As organizations deploy more autonomous AI agents and integrate AI deeper into their infrastructure, the need for unified platforms that combine visibility, control, and policy enforcement continues to grow. F5’s move to acquire SurePath AI and launch a dedicated AI Security Platform is part of a broader industry trend toward more mature AI security solutions.
Our Take
AI Security Take
F5’s acquisition of SurePath AI and the launch of its new AI Security Platform show that the conversation around AI security is maturing. While early solutions focused heavily on protecting chatbots and prompt-level defenses, enterprises are now facing more complex challenges as they deploy autonomous agents and embed AI deeper into their operations.
For security leaders, this means moving beyond point solutions and toward platforms that can provide consistent control across models, agents, and APIs. Acquisitions like SurePath AI are becoming an important way for established vendors to quickly build more advanced capabilities in this space.

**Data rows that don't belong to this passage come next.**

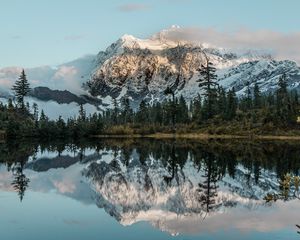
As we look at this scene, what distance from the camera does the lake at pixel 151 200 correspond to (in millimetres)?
21406

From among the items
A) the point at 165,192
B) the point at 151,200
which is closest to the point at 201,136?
the point at 165,192

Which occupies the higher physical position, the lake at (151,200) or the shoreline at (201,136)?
the lake at (151,200)

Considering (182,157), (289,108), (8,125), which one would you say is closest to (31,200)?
(182,157)

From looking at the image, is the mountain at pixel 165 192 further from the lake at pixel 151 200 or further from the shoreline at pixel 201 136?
the shoreline at pixel 201 136

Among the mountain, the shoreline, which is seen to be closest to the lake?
the mountain

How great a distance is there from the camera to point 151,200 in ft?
99.5

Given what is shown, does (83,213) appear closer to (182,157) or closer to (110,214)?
(110,214)

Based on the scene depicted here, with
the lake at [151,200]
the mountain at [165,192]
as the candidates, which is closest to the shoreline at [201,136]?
the lake at [151,200]

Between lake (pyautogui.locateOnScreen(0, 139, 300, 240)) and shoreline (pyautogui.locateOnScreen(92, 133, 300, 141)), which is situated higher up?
lake (pyautogui.locateOnScreen(0, 139, 300, 240))

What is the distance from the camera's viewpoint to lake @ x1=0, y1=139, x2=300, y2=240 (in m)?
21.4

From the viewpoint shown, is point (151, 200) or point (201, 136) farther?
point (201, 136)

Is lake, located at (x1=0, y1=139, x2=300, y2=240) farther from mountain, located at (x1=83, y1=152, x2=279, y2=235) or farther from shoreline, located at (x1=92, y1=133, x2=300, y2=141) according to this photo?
shoreline, located at (x1=92, y1=133, x2=300, y2=141)

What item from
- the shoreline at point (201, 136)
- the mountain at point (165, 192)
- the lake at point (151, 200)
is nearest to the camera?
the lake at point (151, 200)

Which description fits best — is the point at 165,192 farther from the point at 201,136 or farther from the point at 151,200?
the point at 201,136
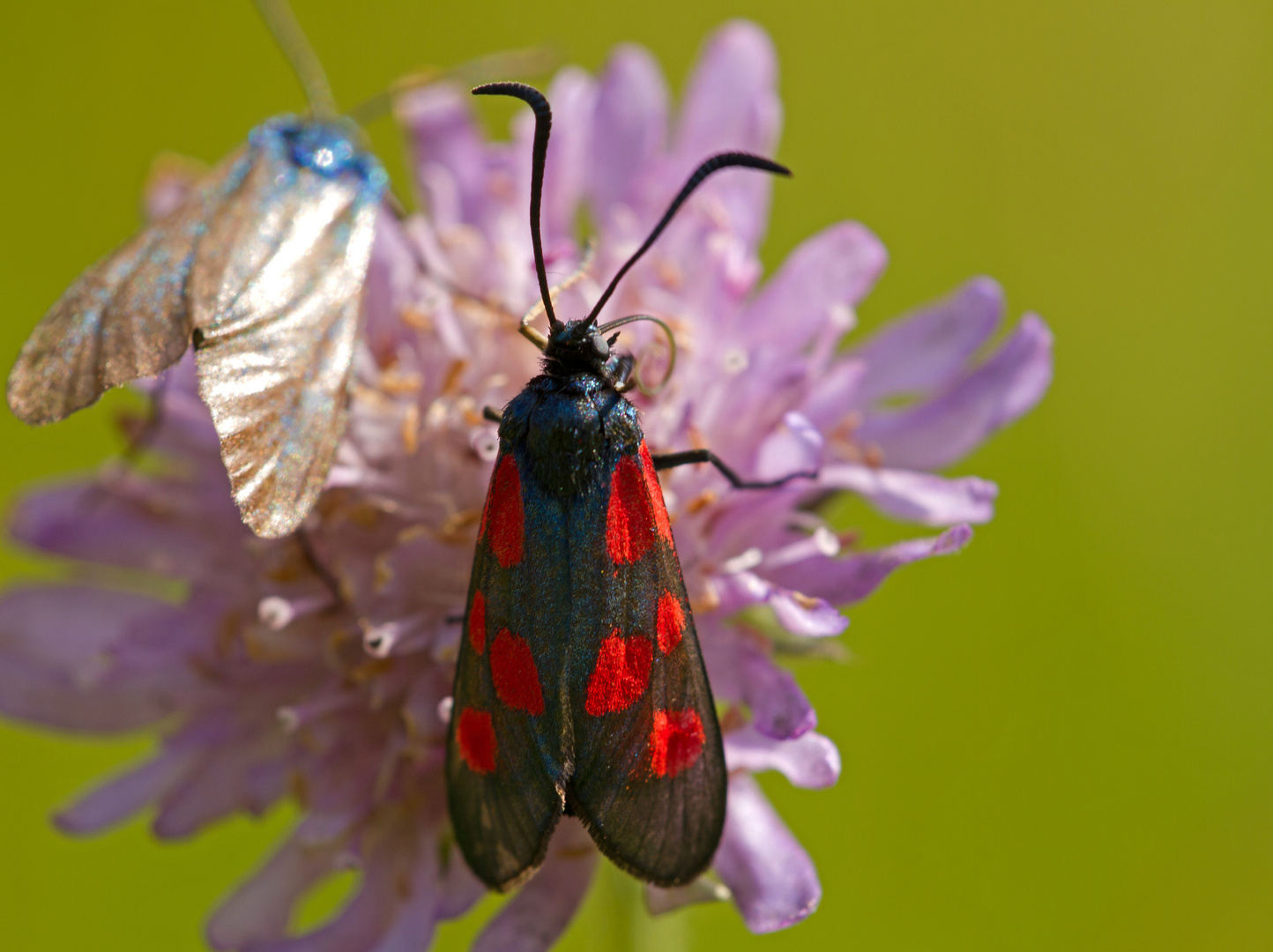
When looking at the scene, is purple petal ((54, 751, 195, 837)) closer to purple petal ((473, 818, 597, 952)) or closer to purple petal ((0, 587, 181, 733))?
purple petal ((0, 587, 181, 733))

At the same time, organizations should remain realistic about what any single platform can deliver. AI security is still an evolving field, and many companies are still working to understand the full extent of their AI-related risks. Success will depend on combining strong tooling with clear internal processes and ongoing oversight.
Teams evaluating AI security solutions should assess how well any platform integrates with their existing infrastructure and whether it can provide meaningful visibility and control over the specific types of AI systems they are running. As agentic AI adoption accelerates, having a clear strategy for securing and governing these systems will become a critical priority.